BRITAIN’S grocery market is becoming increasingly divided, according to new data which shows higher-end and discount retailers gaining market share while those occupying the middle ground lose out.
The latest grocery share figures from Kantar Worldpanel, show that total till roll at privately-owned Aldi grew 31.5 per cent year-on-year, giving the German retailer an all-time record market share of 3.5 per cent.
Waitrose, which is owned by John Lewis, held on to its record market share of 4.9 per cent reported last month.
Edward Garner, director at Kantar said: “For many consumers, the discounters are increasingly becoming part of the weekly shop – supplementing trips to the big four retailers and offering a convenient and cheaper option.”

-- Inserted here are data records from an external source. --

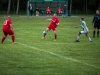 1638IMG_4015_wynik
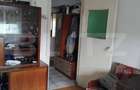 Apartament cu 3 camere, zona blocuri, decomandat - 6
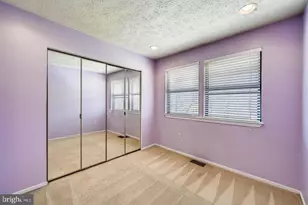 7531 Weather Worn Way, Columbia, MD 21046 - Photo 21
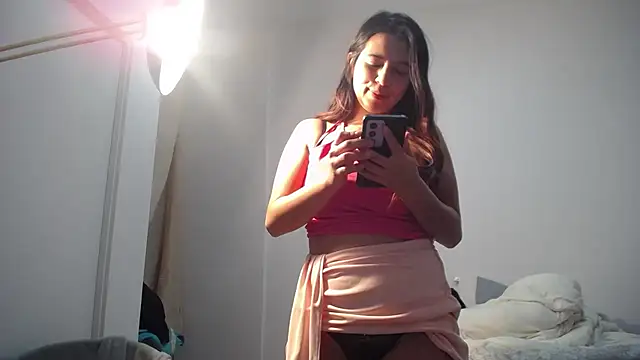 Snapshot of Contantin_helena chatting on 12-09-24, 12:34 Contantin helena online show from 12-09-24, 12:34
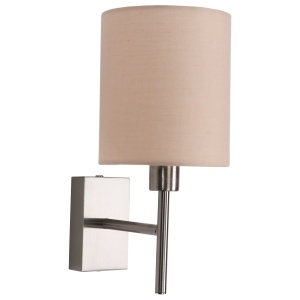 Zidna lampa F7704-1Z BR - Img 2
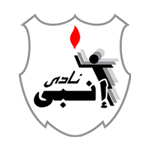 ENPPI badge
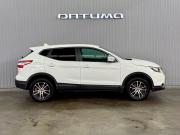 Nissan Qashqai II Краснодар  - изображение 24
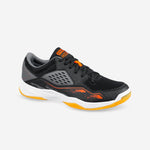 Product thumbnail 1 of 32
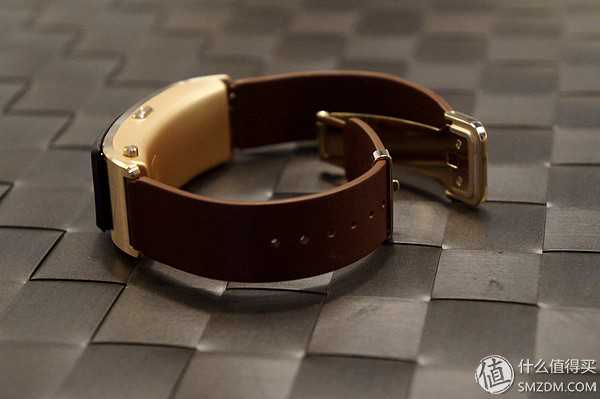 华为手环b3说明,华为手环b3怎么样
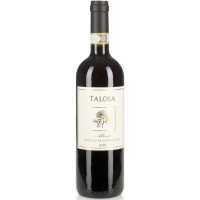 Vino Nobile di Montepulciano DOCG Fattoria della Talosa 0.75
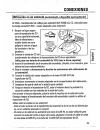 (Spanish) Manual De Usuario - (page 11)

The trend is putting pressure on Britain’s so-called big four, with only J Sainsbury, Britain’s third-largest grocer, posting an increase in market share from 16.5 per cent to 16.8 per cent of a market total of £32.5bn.

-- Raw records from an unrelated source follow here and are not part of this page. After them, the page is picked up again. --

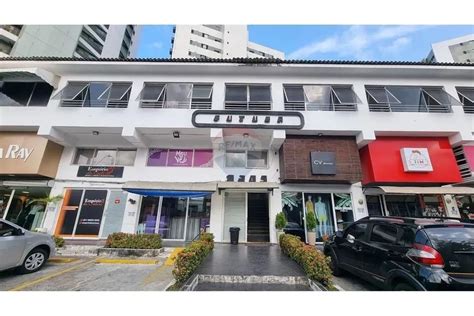 Av Conselheiro Aguiar 1415 - Sala comercial, 44m², Av. Conselheiro Aguiar, em Boa Viagem - Comércio ...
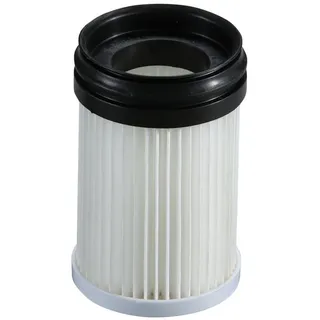 Makita 199989-8 Hepa Abluftfilter für Modell Staubsauger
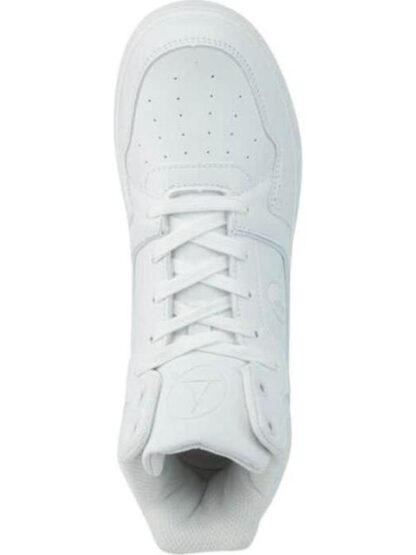 TENIS URBANO BOTA BLANCO PROKENNEX - Image 3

Earlier in May, Sainsbury beat forecasts with a 6.2 per cent rise in year profit, while last month Tesco posted a 51.5 per cent slump in yearly profit.
The market leader saw its market share fall to 30.2 per cent from 30.8 per cent while Wm Morrison’s share of the market fell to 11.6 per cent from 11.9 per cent a year ago.
Asda also fell 0.2 per cent to 17.2 per cent.
“With its plans for online and accelerated convenience store coverage now in place, the retailer will hope that successful implementation will return it to share growth,” Garner said of Morrisons.
Kantar said grocery inflation was 3.9 per cent for the 12-week period.